I have severe problems when it comes to seeing my thighs and my face accurately. I’ve mentioned my thighs before, once or twice or a hundred times.  Dealing with my face and my legs takes up a great deal of my brain and my energy. It seems fair since my disorders tell me that my legs take up a great deal of physical space in the world.

My face is problematic on two fronts. One, I don’t like what I see; I obsess over things that other people don’t notice to an uncomfortable degree. The need for perfection is part of what drove my habit of facial cutting. That’s the other problem. Now when I look at my face in the mirror, not only do I see all the “wrong”, I also see all the self-inflicted damage. Unfortunately, it too, is seen incorrectly. I over-emphasize it in my mind and make it worse than it appears to others.

The way I perceive my thighs has been problematic my whole life. I’ve hated them for what feels like forever. They were always wrong. My leg disgust was one of the first indicators of my eating disorder.  

I see them as deformed, fat, ridden with cellulite, not smooth enough, not cut enough, and not symmetrical. I abhor the roundness at the outside on the top, just at the hips. I cannot bear the idea that I might experience the absence of a thigh gap. These are things I have to work on to fully recover from my eating disorder, I know. But it’s hard to learn to love something you’ve hated for decades.

Perhaps forgiveness is the key?

Forgiving my thighs for being imperfect is not the right direction though the urge to continue to malign them is there. Forgiving myself for demanding perfection as a condition of self-love is the better choice. Accepting that a perfect body wouldn’t have helped because of the disordered thinking is a better direction to take. The body is just a symptom, after all.

I still use the mirror to inspect for bones. I’m getting better at not doing it but the behaviour still exists. I just don’t do it every day anymore. I’m also getting more comfortable with the decreased visibility of my bones structure. Sometimes.
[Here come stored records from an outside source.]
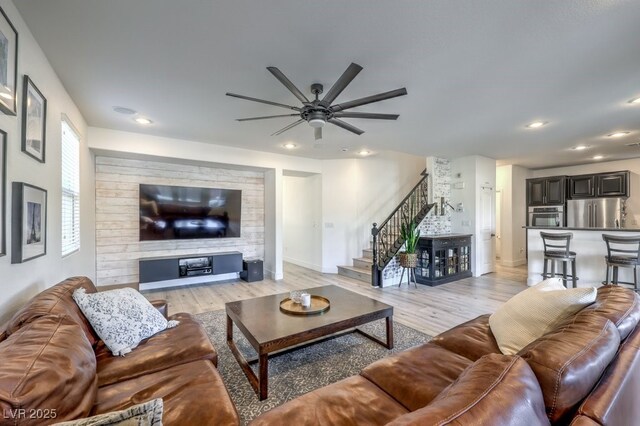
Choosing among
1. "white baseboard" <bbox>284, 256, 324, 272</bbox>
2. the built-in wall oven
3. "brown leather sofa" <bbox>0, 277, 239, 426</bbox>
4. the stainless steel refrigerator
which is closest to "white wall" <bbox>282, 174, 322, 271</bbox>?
"white baseboard" <bbox>284, 256, 324, 272</bbox>

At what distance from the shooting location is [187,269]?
4965 millimetres

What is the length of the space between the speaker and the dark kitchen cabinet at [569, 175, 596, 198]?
302 inches

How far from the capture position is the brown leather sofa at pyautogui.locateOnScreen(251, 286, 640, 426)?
72 cm

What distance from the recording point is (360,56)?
89.4 inches

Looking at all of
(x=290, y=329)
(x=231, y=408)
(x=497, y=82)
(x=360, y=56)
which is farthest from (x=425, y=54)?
(x=231, y=408)

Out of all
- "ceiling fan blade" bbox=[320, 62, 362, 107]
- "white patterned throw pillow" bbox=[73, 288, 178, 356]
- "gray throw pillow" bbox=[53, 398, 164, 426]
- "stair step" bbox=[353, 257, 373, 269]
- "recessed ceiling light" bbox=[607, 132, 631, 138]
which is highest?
"recessed ceiling light" bbox=[607, 132, 631, 138]

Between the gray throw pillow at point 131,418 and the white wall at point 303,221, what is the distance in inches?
232

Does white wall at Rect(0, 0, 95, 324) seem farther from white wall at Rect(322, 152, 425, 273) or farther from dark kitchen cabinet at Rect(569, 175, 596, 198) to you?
dark kitchen cabinet at Rect(569, 175, 596, 198)

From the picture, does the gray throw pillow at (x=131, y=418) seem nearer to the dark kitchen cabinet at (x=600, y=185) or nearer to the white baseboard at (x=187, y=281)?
the white baseboard at (x=187, y=281)

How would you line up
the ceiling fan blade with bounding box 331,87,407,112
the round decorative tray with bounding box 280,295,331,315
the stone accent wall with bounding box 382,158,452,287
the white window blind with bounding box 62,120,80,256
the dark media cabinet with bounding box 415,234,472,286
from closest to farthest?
1. the ceiling fan blade with bounding box 331,87,407,112
2. the round decorative tray with bounding box 280,295,331,315
3. the white window blind with bounding box 62,120,80,256
4. the dark media cabinet with bounding box 415,234,472,286
5. the stone accent wall with bounding box 382,158,452,287

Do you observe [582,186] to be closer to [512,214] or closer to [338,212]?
[512,214]

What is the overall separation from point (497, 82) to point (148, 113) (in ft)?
12.8

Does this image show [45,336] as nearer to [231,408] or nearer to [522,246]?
[231,408]

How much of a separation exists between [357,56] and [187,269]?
440cm
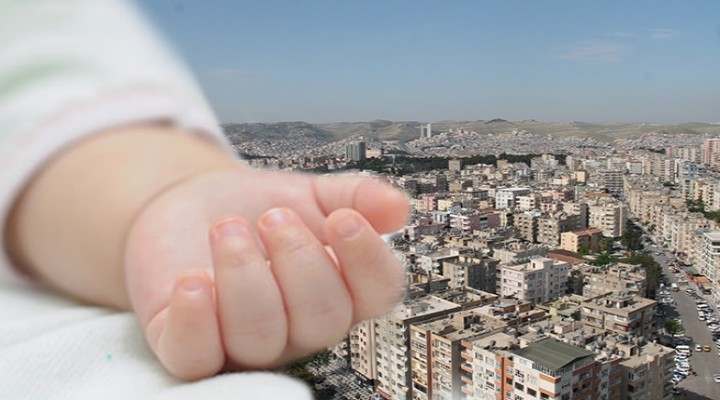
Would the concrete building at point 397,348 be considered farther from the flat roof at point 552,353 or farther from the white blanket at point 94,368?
the white blanket at point 94,368

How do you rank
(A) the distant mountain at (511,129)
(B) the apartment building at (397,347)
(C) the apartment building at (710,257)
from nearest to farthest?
1. (B) the apartment building at (397,347)
2. (C) the apartment building at (710,257)
3. (A) the distant mountain at (511,129)

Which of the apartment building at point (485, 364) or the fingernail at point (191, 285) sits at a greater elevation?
the fingernail at point (191, 285)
Other times, the mirror gazing goes bad and all I can see is flesh and all I can feel is hatred that I allowed myself to drift away so far from my pursuit of skeletal perfection and symmetry.
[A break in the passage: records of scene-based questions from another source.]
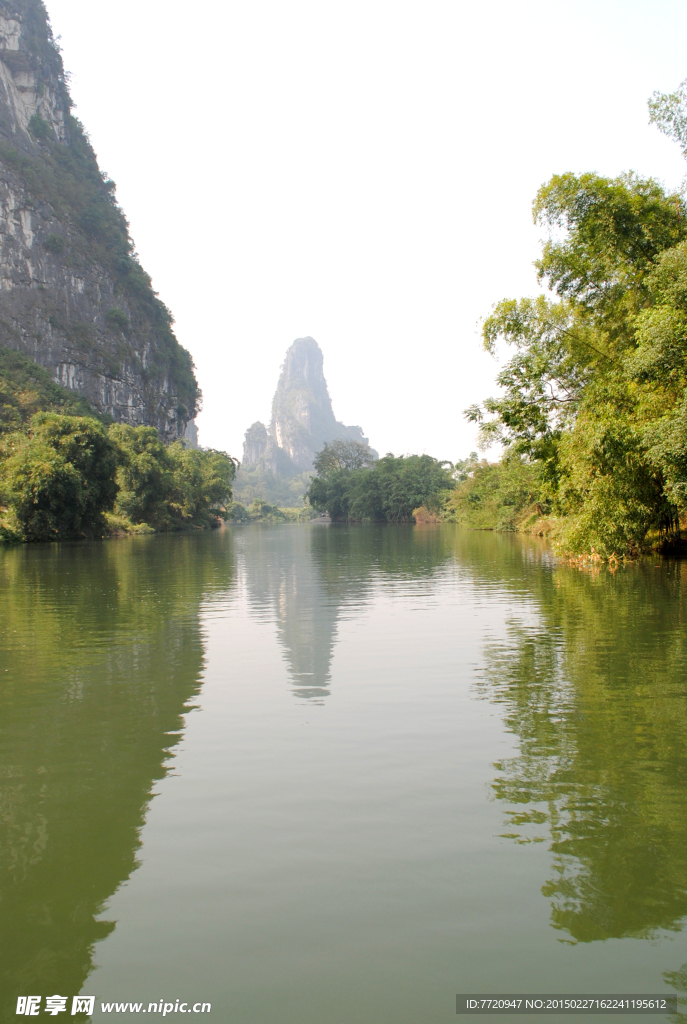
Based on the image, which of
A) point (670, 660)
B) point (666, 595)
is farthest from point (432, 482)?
point (670, 660)

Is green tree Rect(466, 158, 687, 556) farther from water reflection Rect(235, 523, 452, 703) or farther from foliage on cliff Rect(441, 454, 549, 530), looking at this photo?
foliage on cliff Rect(441, 454, 549, 530)

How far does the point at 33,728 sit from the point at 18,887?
133 inches

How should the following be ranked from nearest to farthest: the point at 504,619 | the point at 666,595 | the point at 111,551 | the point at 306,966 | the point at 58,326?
the point at 306,966, the point at 504,619, the point at 666,595, the point at 111,551, the point at 58,326

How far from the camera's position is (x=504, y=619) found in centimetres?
1425

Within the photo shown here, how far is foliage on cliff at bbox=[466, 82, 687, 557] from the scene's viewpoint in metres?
20.2

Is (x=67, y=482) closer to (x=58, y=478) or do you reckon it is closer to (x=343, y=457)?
(x=58, y=478)

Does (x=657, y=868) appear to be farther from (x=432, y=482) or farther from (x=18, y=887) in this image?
(x=432, y=482)

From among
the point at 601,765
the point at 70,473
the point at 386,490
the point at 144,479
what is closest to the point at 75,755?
the point at 601,765

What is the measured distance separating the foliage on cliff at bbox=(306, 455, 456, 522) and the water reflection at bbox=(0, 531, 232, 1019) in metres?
83.9

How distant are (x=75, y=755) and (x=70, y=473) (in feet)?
138

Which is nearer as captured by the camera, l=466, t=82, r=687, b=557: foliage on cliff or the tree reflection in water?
the tree reflection in water

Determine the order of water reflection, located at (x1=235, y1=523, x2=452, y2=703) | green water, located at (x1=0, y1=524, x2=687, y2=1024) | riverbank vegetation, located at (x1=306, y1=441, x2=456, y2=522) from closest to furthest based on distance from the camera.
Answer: green water, located at (x1=0, y1=524, x2=687, y2=1024) → water reflection, located at (x1=235, y1=523, x2=452, y2=703) → riverbank vegetation, located at (x1=306, y1=441, x2=456, y2=522)

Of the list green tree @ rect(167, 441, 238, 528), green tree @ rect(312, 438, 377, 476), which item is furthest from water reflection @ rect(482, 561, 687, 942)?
green tree @ rect(312, 438, 377, 476)

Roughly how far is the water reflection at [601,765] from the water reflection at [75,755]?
8.90ft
Eating disorder recovery is a lot of trudging uphill.

One of the suggested recovery exercises actually involves mirror work. You face down the beast. Tame it for good. The goal is to spend time every day looking at myself. In the mirror. Naked. This is beyond the simple “I love you” affirmations I’m supposed to give myself when I catch sight of my reflected face. This exercise is the full meal deal. You look at yourself, your whole self in the mirror while you’re naked. You’re supposed to love it. Love what you see. That part apparently comes with time. I’ve tried doing it a few times. I found it to be terrifyingly, horrifyingly awful. All I see are the imperfections. All I see is how not perfect I am. It brings me to tears, makes me panic, makes me want to diet and cut.
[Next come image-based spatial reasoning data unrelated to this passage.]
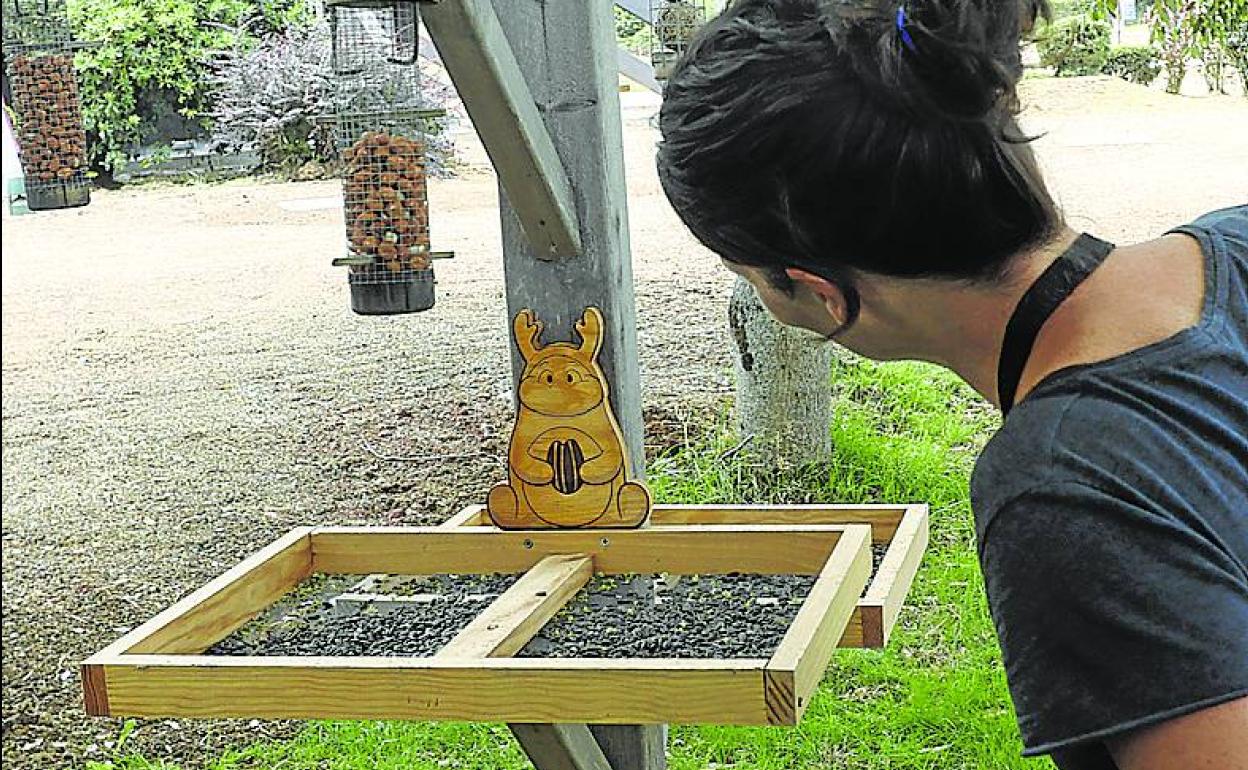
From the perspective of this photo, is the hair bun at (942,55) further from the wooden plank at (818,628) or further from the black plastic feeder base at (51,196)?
the black plastic feeder base at (51,196)

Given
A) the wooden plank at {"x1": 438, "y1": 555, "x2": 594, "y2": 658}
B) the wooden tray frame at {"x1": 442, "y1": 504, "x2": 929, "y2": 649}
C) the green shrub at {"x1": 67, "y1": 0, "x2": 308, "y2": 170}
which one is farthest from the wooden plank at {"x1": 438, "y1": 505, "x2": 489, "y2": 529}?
the green shrub at {"x1": 67, "y1": 0, "x2": 308, "y2": 170}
Why can’t I get perfect and then recover, the eating disorder asks?

I know the answer. I just don’t like it. I want to have my cake and never eat it too.

Recovery exercises are work. That’s why they aren’t called “recovery vacations”. The unfortunate truth is that while they are hard, they are doable. The older I get, the more I realize that hard isn’t a reason to avoid things. I can even see the value in the exercise. Being able to accept your naked body is a good thing. Being able to really see it is also good.

I can’t see myself without distorting and judging and hating myself and it’s frustrating as hell. It’s my brain. It seems manifestly unfair that I can’t tell it what to do and have it listen to me. It would make recovery much easier if that was how brains worked.

5 thoughts on “My recovery reflection.

  1. As long as you are aware of the distortion, maybe you can make it a habit took more than once? This cannot be easy, and I don’t have a solution for you. I hope that you continue working on things and feel better about yourself soon enough.

    Liked by 1 person

    1. Thank you. It’s tricky. The weird part is knowing it but still being affected. I have this vision of one day being a happy, self-accepting hippie kind of woman. That’s the plan, at any rate.